> **WHAT IS REQUIRED**: For the material that follows, return exactly the lines from the one with "M53. ネルフライロングシャツ" through the one with "Hyundai Accent 2023 Trắng", both ends included.

> **SOURCE MATERIAL**:

↓↓↓

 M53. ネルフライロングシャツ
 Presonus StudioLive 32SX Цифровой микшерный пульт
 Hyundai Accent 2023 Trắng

↑↑↑
↓↓↓

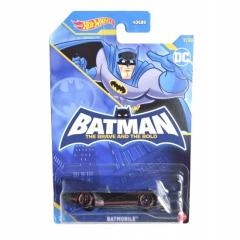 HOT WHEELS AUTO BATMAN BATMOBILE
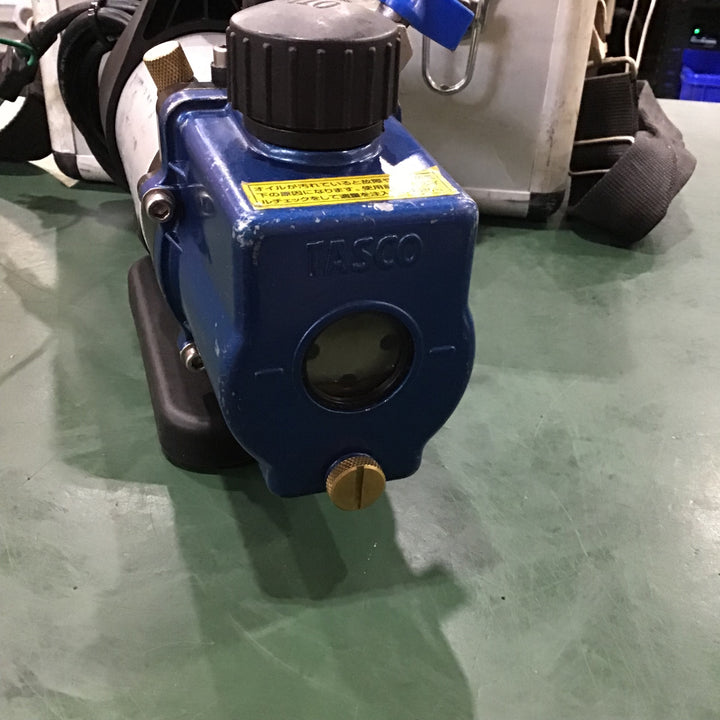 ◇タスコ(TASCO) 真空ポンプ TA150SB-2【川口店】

↑↑↑
↓↓↓

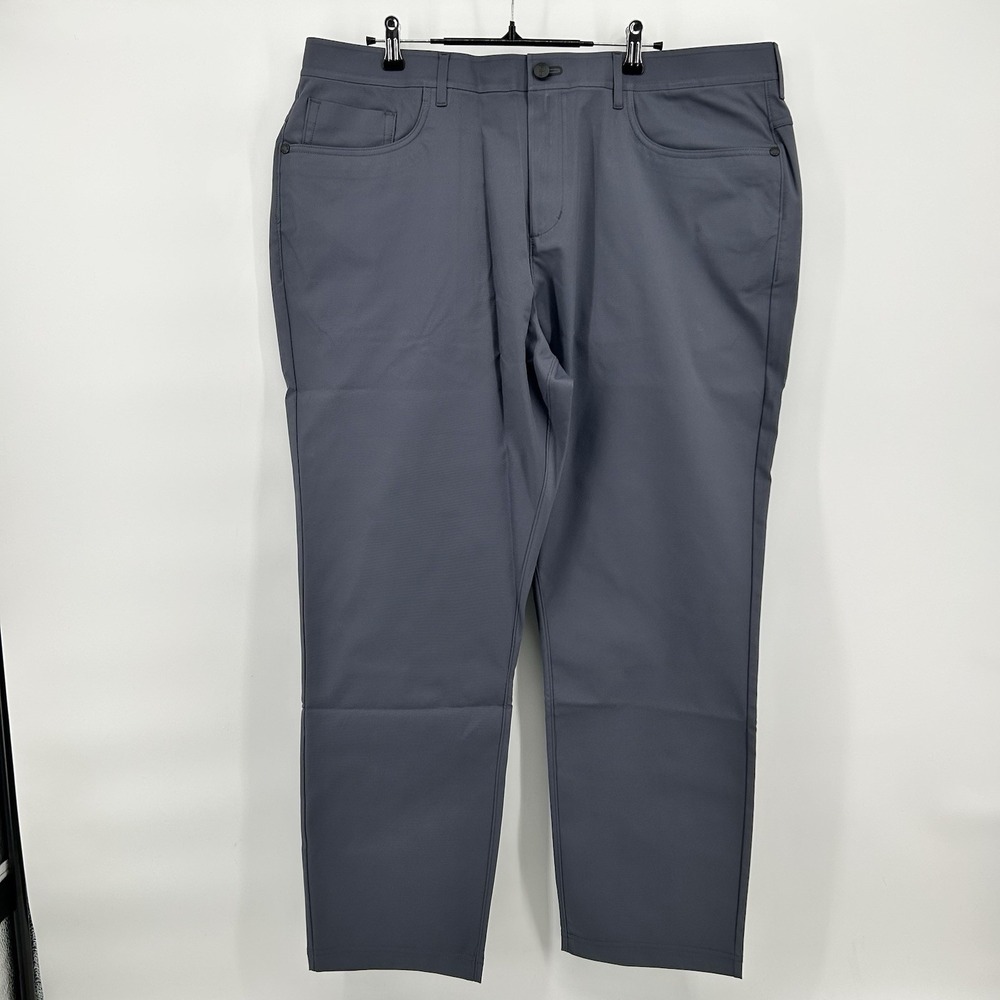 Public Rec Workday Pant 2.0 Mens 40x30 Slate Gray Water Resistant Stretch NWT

↑↑↑

> **TASK OUTPUT**:
 M53. ネルフライロングシャツ
 Presonus StudioLive 32SX Цифровой микшерный пульт
 Hyundai Accent 2023 Trắng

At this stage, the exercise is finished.